En ese mismo instante, al otro lado del Océano Atlántico, en el Estadio Olímpico de Río de Janeiro, Faith Kipyegon cruza la línea de meta de la final del 1.500 en primera posición. Alza los brazos y se lleva las manos a la cara para posteriormente derrumbarse sobre el tartán. El oro es suyo. Pero en Ndabibit, su pueblo natal, nadie se entera de dicha gesta hasta el día siguiente.
La joven fondista keniata de 22 años derrotó en la cidade maravilhosa a la invencible Genzebe Dibaba, plusmarquista mundial de la distancia. Era su primera gran victoria en una competición internacional -había quedado subcampeona del mundo en Pekín 2015 por detrás de la etíope- y el despegue definitivo de una prometedora carrera atlética. Pero el triunfo en el plano deportivo no fue sólo un número más que sumar al medallero, sino que se convirtió en la coartada perfecta para dar visibilidad a las condiciones tercermundistas de Ndababit.
“Demando al presidente Uhuru Kenyatta que se asegure de que nuestra aldea esté provista de electricidad para que pueda ver cómo mi hija Faith corre y gana medallas para Kenia”. Así de claro habló el padre de la flamante campeona olímpica, Samuel Koech, el día después de que Kipyegon aupase la bandera de su país al cajón más alto del podio en unos Juegos. Palabras de rabia e indignación tras verse privado de contemplar la emotividad de un momento irrepetible.
Sin embargo, las quejas del señor Koech dieron sus frutos antes de lo esperado. Ni veinticuatro horas después de la demanda, un equipo de técnicos provisto por el gobierno de Kenia comenzó a instalar postes de alimentación de línea eléctrica. En sólo nueve días, la luz llegó a Ndababit. Y Kipyegon se erigió en la salvadora.

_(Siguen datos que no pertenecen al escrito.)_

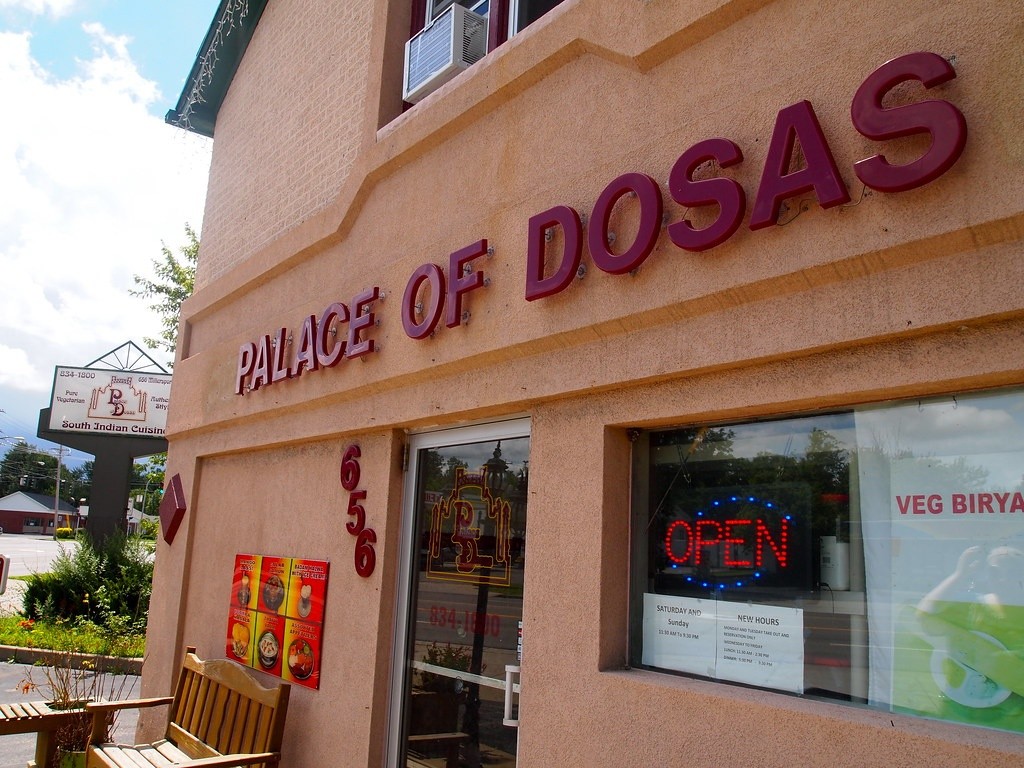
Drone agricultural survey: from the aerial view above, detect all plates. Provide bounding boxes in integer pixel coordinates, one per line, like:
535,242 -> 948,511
930,630 -> 1015,707
237,587 -> 252,605
262,576 -> 285,610
287,638 -> 314,680
230,624 -> 248,657
258,630 -> 279,669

“Agradecemos a Faith que nos haya liberado de los poderes de la oscuridad. La recordaremos a ella y a su medalla de oro hasta el final de nuestras vidas, porque a nuestra aldea ha llegado la electricidad gracias a su excelente actuación en los Juegos Olímpicos”, confesó un vecino al diario Daily Nation. Su padre presumía orgulloso de descendiente: “Sólo puedo agradecerle a Dios que me haya regalado una hija tan maravillosa que ha transformado nuestro pueblo y pido que le dé fuerza y salud para que siga ganando más medallas para Kenia”.
Con línea eléctrica en Ndabbabit, a la familia de la campeona olímpica de 1.500 sólo le falta la infraestructura de aparatos digitales necesaria para ver las carreras. Samsung ya ha prometido al señor Koech una televisión de última generación y la empresa SuperSport le regalará un decodificador. Ya no habrá impedimentos insalvables para seguir la progresión de la mediofondista keniata.
Antes de viajar a Río de Janeiro, Faith Kipyegon dejó atrás su aldea, sumida en unas condiciones que necesitaban solución. Un par de semanas después, la situación ha dado un vuelco de ciento ochenta grados. Su oro ha terminado por iluminar casi cuatro décadas de oscuridad.